[GIVEN INSTRUCTION]: Pick up the letter to FDC supporters below and continue it from its last sentence.

Dear friends in extremist radical wing of the FDC led by opposition presidential candidate for life, Dr. Kizza Besigye. I was away on holiday in Dubai during this Easter and was unable to send you a frank festive message as has become custom in our increasingly hot and steamy relationship.

You are jobless, poor, miserable and angry. That is understandable. What is disagreeable, however, is that you are always looking for a villain, some external force or person, to blame for your circumstances. I want to let you know that the real problem is internal to you – your social attitudes and beliefs about the way to shape your future.

For example, the fact that you are jobless and poor has little or nothing to do with Museveni and/or the state. It has a lot (if not everything) to do with the fact that you lack job-skills and social connections (human capital) to get a well paying job or to identify a profitable trading or investment opportunity. You spend hours on social media complaining and hurling insults on others. These skills you have in plenty do not generate income for you.

It might sound plausible or even inspiring to you that your bad circumstances are caused by Museveni, the government or some other rich person. This attitude has led you to rally behind opposition politicians in the naive hope that regime change will bring economic prosperity falling down from heaven like manna. But this is a delusion as other Africans in Kenya, Zambia, Mali, Senegal, Ghana, Malawi, Benin, Nigeria etc where governments have changed hands from one party to another, have not performed those miracles you expect. At best if your cult leader, Besigye, came to power, he would inherit the same privileges as Museveni. Only a tiny fraction of you would find salaried employment in his government (as corrupt wheeler dealers) while the vast majority of you would continue to wallow in poverty and misery.

Therefore if you want to get ahead, stop blaming others for your circumstances. You should also avoid looking to politics for answers. Focus on building yourself through education, job-skills and social networks with those who have succeeded. I know the harsh tone I employ here cannot change your attitude due to cognitive dissonance. But those who are smart will. Governments do not create wealth. Often they plunder it. It is private enterprises that create wealth. At best the state can only distribute welfare. While that may improve one’s wellbeing (this itself is contested as many studies show welfare creates pathologies) that does not make anyone rich.

[DATA EXTRACT]:

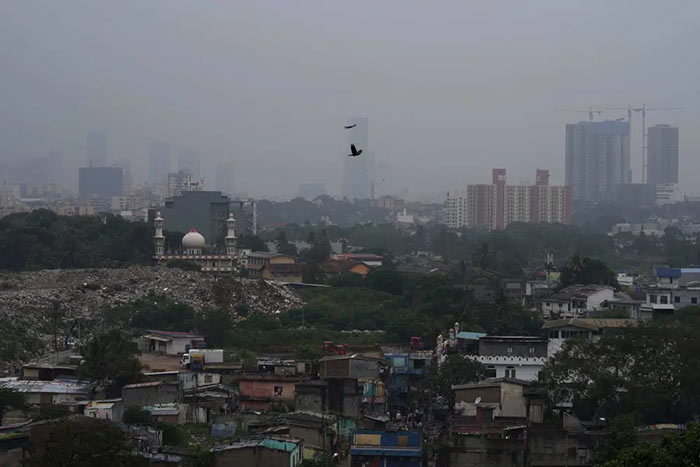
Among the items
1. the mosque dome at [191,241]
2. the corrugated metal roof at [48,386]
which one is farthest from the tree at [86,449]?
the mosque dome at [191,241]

---

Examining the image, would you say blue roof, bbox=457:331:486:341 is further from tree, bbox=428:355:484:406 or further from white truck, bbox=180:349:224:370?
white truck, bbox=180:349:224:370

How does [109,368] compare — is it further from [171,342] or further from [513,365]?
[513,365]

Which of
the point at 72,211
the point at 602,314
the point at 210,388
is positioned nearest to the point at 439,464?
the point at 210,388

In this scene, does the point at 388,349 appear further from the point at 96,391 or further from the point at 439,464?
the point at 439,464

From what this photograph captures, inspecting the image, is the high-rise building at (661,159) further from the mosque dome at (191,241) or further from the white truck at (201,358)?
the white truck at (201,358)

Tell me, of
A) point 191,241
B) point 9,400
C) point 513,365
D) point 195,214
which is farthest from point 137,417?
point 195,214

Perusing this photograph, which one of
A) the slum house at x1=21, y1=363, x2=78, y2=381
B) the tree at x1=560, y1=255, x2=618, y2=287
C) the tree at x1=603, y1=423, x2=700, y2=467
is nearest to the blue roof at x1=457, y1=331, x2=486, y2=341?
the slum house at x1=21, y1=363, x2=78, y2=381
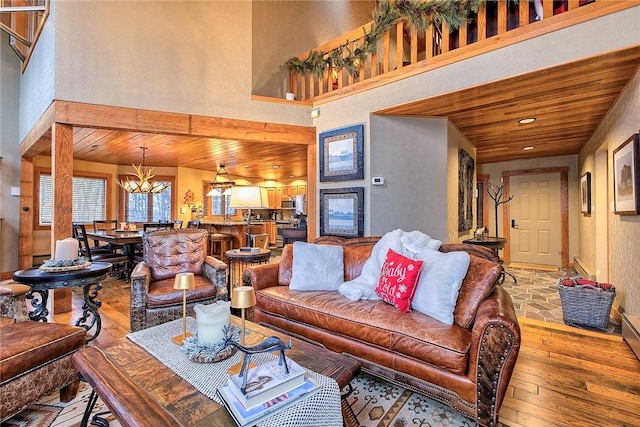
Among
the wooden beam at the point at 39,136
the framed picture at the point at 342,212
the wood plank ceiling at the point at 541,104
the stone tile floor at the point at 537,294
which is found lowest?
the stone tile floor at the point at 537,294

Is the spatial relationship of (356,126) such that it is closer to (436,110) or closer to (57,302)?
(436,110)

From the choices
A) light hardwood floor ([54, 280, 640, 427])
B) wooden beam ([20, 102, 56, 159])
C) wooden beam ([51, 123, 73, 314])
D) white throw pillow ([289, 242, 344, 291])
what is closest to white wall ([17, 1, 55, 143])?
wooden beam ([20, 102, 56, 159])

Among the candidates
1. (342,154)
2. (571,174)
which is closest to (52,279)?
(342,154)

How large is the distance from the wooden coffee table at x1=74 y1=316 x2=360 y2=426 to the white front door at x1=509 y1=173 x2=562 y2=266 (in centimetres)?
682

[EXERCISE RESULT]:
You may realize that people with job skills and social networks (human capital) find jobs and are quick to identify and seize profitable trading or investment opportunities. Many succeed and that explains the fancy cars on our streets, nice homes in our suburbs, the expensive restaurants and bars in Kampala. Many others may not yet have succeeded but they are on the right path. You are not in the race to succeed because you have been convinced by your cult leaders that you should wait for change of government for your circumstances to change. That is a false. If government changed it will benefit those cult leaders, not you. So your attitude (that your poverty and misery is caused by Museveni and/or the state and that when he leaves power, opportunities and money will come falling on your lap like manna) is absolute rubbish!

Of the myriad people I have met and engaged, those who get jobs or begin successful businesses never blame Museveni or government for their circumstances. There are many young people whom I have helped to study here and abroad (getting them scholarships) or to find jobs. They have since become successful professionals or businesspersons. The one thing common in all of them was that they took responsibility for their future. They felt their future was in their hands. So they didn’t waste time looking for an external villain to blame for their circumstances. Instead they were busy looking for opportunities to work or trade or invest.

Most of you blame your circumstances on corruption by public officials. As you should know, I don’t believe corruption is the cause of Uganda’s poverty neither is it the reason our public goods and services are poor. Uganda was a backward and poor society when the British arrived here. But there had been no corruption in our traditional society, leave alone a system of taxation and state revenues for public officials to steal, that had kept us poor. Instead corruption was rampant in Britain which colonized us. So what had held us back?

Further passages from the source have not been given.